Non c'erano mai state trappole, solo uno sguardo sparuto a seguirlo, da lontano.
Una mano gentile gli sfiorò una guancia.
“Non ti voglio triste... e non voglio essere triste io. Diamoci una possibilità per essere felici, sia tu, che io. Ho trovato la mia strada... e forse anche tu hai trovato la tua”.
Le parole di Ryo furono accompagnate da un ruggito leggero e una creatura meravigliosa, quasi chiamata da quel discorso, comparve accanto a lui.
Era l'uccellino azzurro... il suo Ryo... il suo uccellino.
La sua mano scivolò lentamente e fece qualcosa che da tanti anni non aveva più fatto: abbracciare suo figlio.

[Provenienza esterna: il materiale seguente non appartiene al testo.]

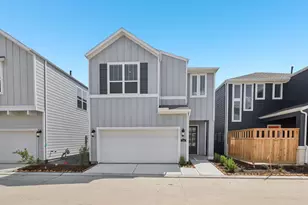 700 Topwater Trail, Kemah, TX 77565 - Photo 2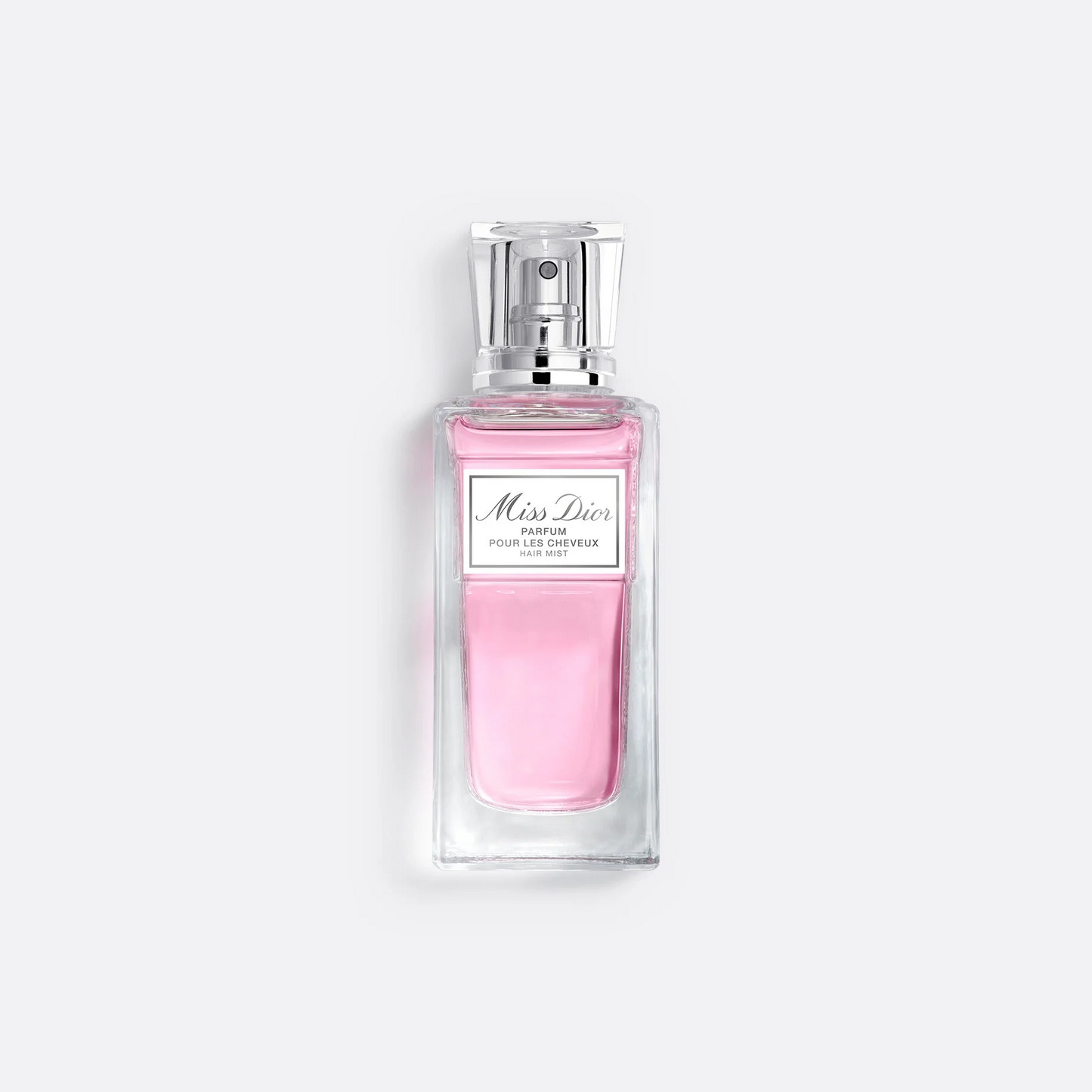 DIOR Miss Dior Hair Mist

Byakuen guardò l'uomo stringere a sé il ragazzo, mosse il capo da un lato con aria tenera e similmente malinconica: l'aveva rincorso tante volte, come un bambino rincorre una farfalla.
Con una gioia cieca, semplice, forse troppo.

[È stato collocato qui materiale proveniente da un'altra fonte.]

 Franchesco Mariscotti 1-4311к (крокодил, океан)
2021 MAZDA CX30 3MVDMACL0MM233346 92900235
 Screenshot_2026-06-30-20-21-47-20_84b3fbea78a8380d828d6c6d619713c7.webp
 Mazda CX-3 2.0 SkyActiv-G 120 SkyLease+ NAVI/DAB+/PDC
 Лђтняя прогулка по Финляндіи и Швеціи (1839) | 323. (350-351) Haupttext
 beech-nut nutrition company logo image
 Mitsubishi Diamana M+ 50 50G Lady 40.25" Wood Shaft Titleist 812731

E invece di avvicinarlo al suo cucciolo, l'aveva portato lontano.
Per tornare, a volte, è necessario partire.
L'aveva detto tante volte Kaosu. Ora, forse, lo capiva un po’ di più.
Ryo ricambiò l’abbraccio e riuscì finalmente a sorridere, con quella semplicità, quell’istinto sincero che gli era proprio e che non sarebbe mai cambiato, non l’avrebbe mai reso più duro, più cinico. Ryo cresceva insieme alla sua virtù, che diventava sempre più totale, universale, aperta alla vita e all’amore.
“Adesso siamo più vicini di quanto non lo siamo mai stati”.